Change in Criteria Count, Severity Over Time

In terms of data availability to evaluate change over time, 57 participants completed the SCID at end-of-treatment, and 60 completed at the final follow-up (84% and 88% of the intention to treat sample, respectively). Results of the generalized poisson linear mixed model evaluating change in total criteria count from baseline to end-of-treatment (i.e., week 0 to week 8) indicated a significant effect of time [χ2(1) = 35.54, p<.01], suggesting a decrease in AUD criteria for the sample as a whole. However, results of the time × treatment contrast interactions were not significant for either Contrast 1 or 2. There was not significant change in criteria count from end-of-treatment to the final follow-up interview (i.e., from week 8 to week 32), [χ2(1) = 2.35, p=.13] nor were there significant differences in treatment condition by time. Finally, the change from baseline to the final follow-up was significant, showing a decrease in the number of DSM criteria over the entire study period [χ2 (1) = 59.2, p<.01], yet no treatment by time effects.

The percentage of participants endorsing each of the 11 criteria for AUD at baseline, end-of-treatment, and follow-up are displayed in Table 2. The most frequently endorsed criteria at end-of-treatment were: craving (n=24; 42%), and a persistent desire or unsuccessful efforts to cut down (n=22; 39%). The criteria with the largest reduction in the percentage of endorsement from baseline to end-of-treatment were: drinking alcohol in larger amounts or over a longer period (from 87% to 30% endorsement); spending a great deal of time in activities necessary to obtain, use, or recover from alcohol (from 85% to 19% endorsement); and tolerance to alcohol (from 71% to 19% endorsement). Similar to end-of-treatment, the most frequently endorsed criteria at final follow-up were: drinking alcohol in larger amounts or over a longer period (n=19; 32%); persistent desire or unsuccessful efforts to cut down (n=18; 30%); and craving (n=17; 28%).

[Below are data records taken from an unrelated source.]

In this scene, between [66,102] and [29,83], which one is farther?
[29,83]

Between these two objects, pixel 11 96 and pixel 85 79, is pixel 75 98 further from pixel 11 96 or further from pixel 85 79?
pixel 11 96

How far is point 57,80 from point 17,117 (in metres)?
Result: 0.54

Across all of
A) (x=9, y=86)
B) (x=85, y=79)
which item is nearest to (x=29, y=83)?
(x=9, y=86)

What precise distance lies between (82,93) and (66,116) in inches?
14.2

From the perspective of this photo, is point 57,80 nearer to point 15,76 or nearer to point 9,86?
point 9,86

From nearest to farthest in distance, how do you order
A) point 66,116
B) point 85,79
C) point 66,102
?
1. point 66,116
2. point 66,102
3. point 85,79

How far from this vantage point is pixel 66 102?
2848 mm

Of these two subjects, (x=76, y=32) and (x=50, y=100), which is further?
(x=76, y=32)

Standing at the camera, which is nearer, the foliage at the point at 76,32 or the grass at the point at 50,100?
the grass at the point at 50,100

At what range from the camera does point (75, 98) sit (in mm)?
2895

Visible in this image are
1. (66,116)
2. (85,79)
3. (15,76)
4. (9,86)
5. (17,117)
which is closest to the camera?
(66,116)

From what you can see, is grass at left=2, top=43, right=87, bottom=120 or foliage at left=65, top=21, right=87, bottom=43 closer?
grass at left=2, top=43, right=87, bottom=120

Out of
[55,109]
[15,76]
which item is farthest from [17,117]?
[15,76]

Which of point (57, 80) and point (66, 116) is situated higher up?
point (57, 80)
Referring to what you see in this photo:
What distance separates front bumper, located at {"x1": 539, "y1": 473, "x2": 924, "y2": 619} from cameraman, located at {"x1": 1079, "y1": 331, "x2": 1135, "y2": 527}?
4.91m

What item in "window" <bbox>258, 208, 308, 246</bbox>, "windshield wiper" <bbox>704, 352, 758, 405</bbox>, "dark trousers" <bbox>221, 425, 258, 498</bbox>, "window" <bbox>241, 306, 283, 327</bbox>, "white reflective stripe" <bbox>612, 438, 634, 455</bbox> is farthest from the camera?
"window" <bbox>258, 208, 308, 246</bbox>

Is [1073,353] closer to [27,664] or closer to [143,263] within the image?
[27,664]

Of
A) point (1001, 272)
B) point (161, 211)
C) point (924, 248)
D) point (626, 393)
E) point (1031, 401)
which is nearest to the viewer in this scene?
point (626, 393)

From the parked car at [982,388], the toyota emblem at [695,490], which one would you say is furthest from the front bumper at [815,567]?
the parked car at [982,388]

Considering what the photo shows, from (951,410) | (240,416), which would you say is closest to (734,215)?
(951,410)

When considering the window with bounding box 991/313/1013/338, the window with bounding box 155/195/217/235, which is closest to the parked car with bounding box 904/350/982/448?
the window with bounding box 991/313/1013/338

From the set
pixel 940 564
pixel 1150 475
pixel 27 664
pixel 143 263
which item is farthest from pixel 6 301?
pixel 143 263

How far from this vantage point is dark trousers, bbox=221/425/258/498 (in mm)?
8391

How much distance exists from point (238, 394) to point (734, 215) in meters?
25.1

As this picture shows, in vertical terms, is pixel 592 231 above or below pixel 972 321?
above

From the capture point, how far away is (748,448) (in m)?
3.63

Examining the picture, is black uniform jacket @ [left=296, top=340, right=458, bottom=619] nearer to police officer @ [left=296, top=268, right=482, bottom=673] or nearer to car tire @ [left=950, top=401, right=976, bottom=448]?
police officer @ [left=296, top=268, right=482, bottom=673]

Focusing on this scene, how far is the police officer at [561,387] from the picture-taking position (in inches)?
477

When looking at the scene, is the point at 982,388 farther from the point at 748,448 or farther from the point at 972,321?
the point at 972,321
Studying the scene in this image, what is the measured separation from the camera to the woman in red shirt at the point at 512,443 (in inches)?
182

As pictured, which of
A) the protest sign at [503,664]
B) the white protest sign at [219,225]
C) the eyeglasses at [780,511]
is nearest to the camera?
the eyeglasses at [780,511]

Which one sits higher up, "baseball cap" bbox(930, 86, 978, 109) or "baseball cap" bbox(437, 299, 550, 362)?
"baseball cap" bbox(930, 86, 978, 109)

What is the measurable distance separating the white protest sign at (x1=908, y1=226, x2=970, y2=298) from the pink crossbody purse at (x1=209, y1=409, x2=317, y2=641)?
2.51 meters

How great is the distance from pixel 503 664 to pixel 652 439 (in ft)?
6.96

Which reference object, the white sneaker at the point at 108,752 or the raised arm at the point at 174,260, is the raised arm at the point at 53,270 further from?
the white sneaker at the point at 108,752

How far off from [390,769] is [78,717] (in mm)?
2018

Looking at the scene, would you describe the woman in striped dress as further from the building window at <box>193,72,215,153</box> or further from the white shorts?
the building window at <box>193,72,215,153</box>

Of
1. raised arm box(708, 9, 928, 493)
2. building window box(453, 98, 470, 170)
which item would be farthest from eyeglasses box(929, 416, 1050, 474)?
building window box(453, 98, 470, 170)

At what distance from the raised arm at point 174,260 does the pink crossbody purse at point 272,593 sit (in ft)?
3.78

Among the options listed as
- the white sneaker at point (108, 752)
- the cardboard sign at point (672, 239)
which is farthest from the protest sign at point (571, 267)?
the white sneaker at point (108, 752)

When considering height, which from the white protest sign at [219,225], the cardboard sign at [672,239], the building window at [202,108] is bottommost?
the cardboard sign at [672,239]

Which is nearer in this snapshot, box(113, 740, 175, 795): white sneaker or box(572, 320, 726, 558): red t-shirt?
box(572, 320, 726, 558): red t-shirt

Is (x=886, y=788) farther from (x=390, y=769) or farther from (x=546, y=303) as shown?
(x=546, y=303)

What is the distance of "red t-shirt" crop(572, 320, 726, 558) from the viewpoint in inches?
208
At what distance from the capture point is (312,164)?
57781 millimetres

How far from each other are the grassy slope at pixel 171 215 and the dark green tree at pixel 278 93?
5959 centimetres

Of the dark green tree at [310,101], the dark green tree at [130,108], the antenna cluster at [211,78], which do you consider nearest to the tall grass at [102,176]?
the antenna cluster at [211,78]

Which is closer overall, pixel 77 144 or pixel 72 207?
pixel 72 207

In terms of change in severity category, the percentage of participants categorized as ‘mild’, ‘moderate’, and ‘severe’ AUD at baseline, end-of-treatment, and final follow-up interview are displayed in Figure 1. Of the 57 participants who completed the SCID at end-of-treatment, the vast majority achieved at least a 1-level reduction in severity compared to baseline (n=45; 79%), and half achieved at least a 2-level reduction (n=27; 50%) excluding those who were ‘mild’ at baseline. For instance, of the 36 participants categorized as having a ‘severe’ AUD at baseline, only 6 (17%) remained in the severe category at end-of-treatment; 10 (28%) reduced to a ‘moderate’ severity level; 3 (8%) reduced to a ‘mild’ severity; and 17 (47%) no longer met criteria for AUD. Of the 18 participants meeting criteria for a ‘moderate’ severity AUD at baseline, 2 (11%) increased to a severe category at end-of-treatment; 2 (11%) remained at a moderate severity; 7 (39%) reduced to a mild severity; and 7 (39%) no longer met criteria for AUD.

Figure 1.

Figure 1

Percentage of Participants in Each AUD Severity Category at Each Time Point

From end-of-treatment to final follow-up, 39% achieved at least a 1-level reduction in severity category. Comparing severity categories from end-of-treatment to final follow-up, 63% of those meeting criteria for a ‘severe’ AUD at end-of-treatment no longer met criteria for AUD at final follow-up; 75% of those with a ‘moderate’ severity AUD at end-of-treatment reduced to either mild severity or no AUD diagnosis; 70% of those with ‘mild’ severity at end-of-treatment remained at mild or no longer met criteria for AUD; and 67% of those who no longer met criteria for AUD at end-of-treatment remained that way at final follow-up.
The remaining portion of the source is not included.